++++ PASSAGE GIVEN

Some time ago, my wife and I were looking around a small town trying to find a place to eat. We were in the “old downtown” of a little town, which was probably the “new downtown” as well and had limited choices.
We decided to try a little restaurant that sounded Italian, partly because Italian sounded good, and partly because it was the only place we could find.
We walked in and the place absolutely dead. We should have walked out, but we attributed it to something irrelevant and probably leaned a little too heavy on our optimistic side (what, I don’t sound chipper and upbeat?)
We sat down and I think our waitress was as surprised to see us as we were for sitting down and staying. She came over to take our drink order and get our family history back to the 18th Century. She was, to say, a little talkative.
As she left, H and I started looking around the place, something just didn’t fit. The pictures on the walls we something more akin to your Great Aunt Esther’s living room more than they were a restaurant. The layout was quite unusual also. It seemed we were sitting in a lobby or something, there were rooms divided in the back (that we could see) an out of place staircase to something on the second floor, nothing seemed to say “WELCOME! SIT, EAT, DRINK, BE PART OF OUR FAMILY!” At least that’s how I imagine Italians talk.

++++++++
++++ EXCERPTED RECORDS

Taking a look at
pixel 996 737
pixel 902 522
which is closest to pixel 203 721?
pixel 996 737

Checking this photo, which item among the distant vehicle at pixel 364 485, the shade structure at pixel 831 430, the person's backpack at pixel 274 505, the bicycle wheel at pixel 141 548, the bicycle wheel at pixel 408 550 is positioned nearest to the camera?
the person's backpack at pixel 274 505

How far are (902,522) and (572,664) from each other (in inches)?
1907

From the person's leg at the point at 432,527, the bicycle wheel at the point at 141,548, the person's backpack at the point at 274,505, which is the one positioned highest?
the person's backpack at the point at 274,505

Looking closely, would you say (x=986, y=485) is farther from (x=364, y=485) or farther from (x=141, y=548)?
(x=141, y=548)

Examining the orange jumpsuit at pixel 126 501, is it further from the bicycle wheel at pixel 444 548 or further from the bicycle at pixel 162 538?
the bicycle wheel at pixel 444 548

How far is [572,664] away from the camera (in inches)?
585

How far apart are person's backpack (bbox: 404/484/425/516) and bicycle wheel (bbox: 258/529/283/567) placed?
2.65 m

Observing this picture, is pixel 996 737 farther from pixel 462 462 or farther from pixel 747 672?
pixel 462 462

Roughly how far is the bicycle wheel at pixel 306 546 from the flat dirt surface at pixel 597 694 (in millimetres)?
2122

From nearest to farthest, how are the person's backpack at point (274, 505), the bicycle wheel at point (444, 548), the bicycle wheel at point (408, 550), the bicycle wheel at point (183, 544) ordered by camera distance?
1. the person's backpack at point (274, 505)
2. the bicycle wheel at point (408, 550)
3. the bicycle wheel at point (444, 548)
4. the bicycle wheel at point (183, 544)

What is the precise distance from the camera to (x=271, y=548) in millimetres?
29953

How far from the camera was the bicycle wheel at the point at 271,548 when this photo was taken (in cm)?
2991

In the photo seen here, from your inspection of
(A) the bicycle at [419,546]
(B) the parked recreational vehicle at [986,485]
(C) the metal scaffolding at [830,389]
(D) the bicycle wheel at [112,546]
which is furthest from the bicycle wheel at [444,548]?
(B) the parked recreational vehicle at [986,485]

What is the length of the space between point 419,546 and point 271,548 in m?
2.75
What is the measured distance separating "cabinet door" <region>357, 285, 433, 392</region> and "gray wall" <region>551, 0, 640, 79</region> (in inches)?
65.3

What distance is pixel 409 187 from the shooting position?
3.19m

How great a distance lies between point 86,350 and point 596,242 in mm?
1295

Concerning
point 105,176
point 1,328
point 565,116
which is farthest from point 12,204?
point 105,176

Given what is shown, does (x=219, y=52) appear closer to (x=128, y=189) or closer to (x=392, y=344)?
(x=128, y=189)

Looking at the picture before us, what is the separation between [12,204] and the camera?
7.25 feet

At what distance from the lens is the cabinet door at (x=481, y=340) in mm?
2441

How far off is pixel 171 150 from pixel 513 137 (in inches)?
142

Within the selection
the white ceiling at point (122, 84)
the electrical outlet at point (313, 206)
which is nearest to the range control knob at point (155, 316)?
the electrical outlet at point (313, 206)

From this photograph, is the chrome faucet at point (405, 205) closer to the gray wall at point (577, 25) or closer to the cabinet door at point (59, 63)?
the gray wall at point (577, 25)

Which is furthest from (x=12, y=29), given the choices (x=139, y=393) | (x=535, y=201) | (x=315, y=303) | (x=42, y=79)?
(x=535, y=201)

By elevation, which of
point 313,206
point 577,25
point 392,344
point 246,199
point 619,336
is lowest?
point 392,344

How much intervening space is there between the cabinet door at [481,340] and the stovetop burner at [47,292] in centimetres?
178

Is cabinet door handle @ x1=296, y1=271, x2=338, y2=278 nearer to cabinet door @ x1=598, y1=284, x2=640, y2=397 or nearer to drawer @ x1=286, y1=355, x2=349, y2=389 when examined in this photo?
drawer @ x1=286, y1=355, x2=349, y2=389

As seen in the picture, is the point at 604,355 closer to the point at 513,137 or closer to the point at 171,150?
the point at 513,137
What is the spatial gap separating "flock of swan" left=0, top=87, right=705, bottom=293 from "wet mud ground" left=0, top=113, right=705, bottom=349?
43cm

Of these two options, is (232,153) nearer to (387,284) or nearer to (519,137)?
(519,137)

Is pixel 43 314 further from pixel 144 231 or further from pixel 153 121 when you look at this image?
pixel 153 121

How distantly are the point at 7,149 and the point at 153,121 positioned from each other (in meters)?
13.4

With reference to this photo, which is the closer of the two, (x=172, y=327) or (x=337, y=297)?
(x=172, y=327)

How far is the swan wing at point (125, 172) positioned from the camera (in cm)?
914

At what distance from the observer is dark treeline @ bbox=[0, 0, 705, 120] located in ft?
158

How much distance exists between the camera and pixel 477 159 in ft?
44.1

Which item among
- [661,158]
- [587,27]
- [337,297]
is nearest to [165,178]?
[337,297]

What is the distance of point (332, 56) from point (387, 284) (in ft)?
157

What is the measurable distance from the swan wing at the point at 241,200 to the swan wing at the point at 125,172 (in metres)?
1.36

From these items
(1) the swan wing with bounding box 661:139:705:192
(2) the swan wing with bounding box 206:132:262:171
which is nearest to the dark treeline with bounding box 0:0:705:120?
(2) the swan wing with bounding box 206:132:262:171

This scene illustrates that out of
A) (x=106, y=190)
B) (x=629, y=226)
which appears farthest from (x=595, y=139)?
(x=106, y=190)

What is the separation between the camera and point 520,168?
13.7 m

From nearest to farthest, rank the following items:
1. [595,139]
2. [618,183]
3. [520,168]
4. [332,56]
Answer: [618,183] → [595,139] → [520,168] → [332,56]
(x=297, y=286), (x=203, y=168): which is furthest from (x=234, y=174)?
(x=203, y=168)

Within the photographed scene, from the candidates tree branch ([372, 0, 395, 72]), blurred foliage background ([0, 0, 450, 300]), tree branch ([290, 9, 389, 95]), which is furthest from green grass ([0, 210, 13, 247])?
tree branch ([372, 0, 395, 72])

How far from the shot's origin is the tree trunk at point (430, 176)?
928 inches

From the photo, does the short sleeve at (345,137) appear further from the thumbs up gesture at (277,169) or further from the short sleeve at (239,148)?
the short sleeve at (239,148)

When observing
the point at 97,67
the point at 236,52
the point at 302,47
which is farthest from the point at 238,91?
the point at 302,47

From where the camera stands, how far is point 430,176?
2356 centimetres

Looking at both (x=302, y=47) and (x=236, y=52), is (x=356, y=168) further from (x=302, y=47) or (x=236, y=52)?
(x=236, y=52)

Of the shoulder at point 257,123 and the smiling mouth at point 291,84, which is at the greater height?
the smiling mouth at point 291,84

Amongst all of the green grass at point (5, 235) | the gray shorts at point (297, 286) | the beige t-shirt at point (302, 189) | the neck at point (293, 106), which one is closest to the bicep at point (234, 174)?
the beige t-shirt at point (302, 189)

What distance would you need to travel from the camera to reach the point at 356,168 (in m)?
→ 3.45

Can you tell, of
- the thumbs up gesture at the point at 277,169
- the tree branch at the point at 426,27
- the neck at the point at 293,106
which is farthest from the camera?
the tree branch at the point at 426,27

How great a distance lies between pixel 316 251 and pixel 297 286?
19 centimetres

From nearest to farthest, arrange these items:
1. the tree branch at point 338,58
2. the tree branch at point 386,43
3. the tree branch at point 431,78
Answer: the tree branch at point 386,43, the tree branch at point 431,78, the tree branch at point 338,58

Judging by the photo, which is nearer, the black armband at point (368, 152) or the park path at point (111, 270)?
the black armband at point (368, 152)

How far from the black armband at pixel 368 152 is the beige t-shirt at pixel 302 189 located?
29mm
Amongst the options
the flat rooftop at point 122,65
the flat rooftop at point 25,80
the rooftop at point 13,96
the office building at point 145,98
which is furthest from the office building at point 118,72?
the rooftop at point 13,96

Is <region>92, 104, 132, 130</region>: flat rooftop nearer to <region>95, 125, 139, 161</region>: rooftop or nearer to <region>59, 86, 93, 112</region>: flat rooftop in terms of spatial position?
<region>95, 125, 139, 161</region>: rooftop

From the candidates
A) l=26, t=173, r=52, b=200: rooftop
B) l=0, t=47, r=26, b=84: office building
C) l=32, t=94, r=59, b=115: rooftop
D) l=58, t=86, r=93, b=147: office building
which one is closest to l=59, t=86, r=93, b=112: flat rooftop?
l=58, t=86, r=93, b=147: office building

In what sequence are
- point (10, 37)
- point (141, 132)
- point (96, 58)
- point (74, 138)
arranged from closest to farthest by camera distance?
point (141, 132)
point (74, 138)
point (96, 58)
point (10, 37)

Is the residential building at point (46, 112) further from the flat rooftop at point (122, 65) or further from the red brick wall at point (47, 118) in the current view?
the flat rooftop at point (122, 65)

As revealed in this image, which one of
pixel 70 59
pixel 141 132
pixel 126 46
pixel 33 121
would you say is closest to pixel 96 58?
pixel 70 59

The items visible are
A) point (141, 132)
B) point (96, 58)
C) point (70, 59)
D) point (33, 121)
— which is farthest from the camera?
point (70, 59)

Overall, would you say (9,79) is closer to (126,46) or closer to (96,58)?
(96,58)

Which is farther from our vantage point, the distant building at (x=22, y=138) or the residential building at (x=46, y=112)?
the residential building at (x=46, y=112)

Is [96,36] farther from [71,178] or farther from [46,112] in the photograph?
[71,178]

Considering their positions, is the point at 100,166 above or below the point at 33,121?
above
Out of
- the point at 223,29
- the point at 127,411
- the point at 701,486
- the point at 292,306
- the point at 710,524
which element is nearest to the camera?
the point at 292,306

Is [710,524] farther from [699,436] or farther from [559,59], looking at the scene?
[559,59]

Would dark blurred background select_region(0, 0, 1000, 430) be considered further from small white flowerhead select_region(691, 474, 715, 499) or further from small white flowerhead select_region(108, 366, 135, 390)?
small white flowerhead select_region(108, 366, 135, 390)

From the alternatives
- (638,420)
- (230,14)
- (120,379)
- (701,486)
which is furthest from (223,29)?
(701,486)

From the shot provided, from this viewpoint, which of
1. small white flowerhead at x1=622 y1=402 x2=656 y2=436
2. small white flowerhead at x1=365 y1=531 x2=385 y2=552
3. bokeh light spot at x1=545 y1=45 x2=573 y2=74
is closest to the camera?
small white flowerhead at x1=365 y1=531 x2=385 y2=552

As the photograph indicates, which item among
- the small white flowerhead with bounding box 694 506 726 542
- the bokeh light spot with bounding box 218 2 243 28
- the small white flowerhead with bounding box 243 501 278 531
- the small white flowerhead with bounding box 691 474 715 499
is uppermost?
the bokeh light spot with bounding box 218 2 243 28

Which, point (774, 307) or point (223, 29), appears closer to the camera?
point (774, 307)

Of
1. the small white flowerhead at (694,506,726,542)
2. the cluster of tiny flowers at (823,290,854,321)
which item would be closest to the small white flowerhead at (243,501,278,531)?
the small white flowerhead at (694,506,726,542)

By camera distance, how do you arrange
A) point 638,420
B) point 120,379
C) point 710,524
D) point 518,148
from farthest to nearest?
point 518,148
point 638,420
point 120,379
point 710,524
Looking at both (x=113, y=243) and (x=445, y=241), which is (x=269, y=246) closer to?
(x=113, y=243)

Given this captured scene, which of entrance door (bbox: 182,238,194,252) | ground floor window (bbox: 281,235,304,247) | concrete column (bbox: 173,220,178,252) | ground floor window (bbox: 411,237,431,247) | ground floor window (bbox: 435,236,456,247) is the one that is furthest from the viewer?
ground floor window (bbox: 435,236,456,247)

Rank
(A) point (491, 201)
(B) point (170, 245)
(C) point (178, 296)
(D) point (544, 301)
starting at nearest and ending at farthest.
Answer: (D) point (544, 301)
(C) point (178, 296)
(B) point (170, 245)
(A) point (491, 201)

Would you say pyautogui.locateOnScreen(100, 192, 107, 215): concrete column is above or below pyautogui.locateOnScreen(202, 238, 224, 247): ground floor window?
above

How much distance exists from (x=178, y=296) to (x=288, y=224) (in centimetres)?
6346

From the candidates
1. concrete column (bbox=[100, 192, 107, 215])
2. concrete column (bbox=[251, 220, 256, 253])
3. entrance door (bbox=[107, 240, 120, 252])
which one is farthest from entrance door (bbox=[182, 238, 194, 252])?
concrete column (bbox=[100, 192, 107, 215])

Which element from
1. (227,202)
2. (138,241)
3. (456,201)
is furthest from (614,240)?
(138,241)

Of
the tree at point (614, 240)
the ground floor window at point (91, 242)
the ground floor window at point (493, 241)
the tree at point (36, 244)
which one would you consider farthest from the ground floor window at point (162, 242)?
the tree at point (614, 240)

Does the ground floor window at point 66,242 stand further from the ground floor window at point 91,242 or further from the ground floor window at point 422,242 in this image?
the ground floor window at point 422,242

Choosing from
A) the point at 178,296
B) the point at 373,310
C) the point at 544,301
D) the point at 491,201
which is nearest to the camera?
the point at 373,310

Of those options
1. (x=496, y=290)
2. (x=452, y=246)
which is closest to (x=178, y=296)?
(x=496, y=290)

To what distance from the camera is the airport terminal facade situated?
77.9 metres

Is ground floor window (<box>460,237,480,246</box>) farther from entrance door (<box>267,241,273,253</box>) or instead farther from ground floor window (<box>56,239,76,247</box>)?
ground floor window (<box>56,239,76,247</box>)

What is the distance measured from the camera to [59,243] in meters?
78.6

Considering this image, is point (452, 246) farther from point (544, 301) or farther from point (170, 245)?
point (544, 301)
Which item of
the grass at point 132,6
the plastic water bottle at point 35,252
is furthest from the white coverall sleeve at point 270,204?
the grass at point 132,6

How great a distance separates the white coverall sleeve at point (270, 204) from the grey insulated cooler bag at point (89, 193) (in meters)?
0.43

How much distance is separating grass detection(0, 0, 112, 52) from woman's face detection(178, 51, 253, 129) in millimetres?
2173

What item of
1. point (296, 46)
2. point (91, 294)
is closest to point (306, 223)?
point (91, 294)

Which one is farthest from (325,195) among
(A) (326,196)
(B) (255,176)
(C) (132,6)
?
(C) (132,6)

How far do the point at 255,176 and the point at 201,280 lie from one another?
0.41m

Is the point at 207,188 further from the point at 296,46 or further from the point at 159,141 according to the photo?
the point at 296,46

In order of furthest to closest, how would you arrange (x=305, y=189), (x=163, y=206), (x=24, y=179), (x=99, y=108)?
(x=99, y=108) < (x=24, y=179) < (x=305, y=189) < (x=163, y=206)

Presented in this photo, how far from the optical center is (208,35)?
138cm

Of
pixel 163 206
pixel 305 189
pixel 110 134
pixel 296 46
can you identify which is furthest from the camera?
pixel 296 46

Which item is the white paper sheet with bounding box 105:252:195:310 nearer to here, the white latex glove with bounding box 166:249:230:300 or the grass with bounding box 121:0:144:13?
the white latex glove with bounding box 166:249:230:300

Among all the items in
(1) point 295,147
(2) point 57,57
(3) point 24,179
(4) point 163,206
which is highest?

++++++++

#### EXERCISE REQUIREMENTS
Pick up the story of the nearly empty Italian restaurant in the small town and continue it from its last sentence.

#### WRITTEN ANSWER
Chatty Kathy returned with our drinks and a couple of rocks painted to look like bread. She kept on talking as we paged through our rather formal menus. It wasn’t the content that was formal, but rather the binders. Not your typical restaurant covers, more hard backed portfolios meant for something besides menus.
We ordered something we thought would be safe t eat, and Verbal Veronica retired to the kitchen area to place our order. H and I laughed about the surroundings, noticing more odd things; the ceiling fans seemed more industrial, old fluorescent lighting had the bulbs removed and track lighting put up beside it, the chairs seemed to be a little rugged for a restaurant.
Our order came out reasonably quickly and we dug in. The food wasn’t very good, but we ate it anyway as it was late and we were hungry. About halfway through the meal, Talkative Tracy came back to our table to check on us and just shoot the breeze. I was halfway ignoring her, a trick I often do in order to feign interest in the conversation until I have a good excuse to leave. I caught about every third word, “Slow, Weather, Yesterday …” that was until I happened to hear a full sentence all too clearly, “It’s hard to believe this place actually was the morgue.”
What the?!
She didn’t just say that did she? And now she just walked away. H, did I just hear what I thought I heard?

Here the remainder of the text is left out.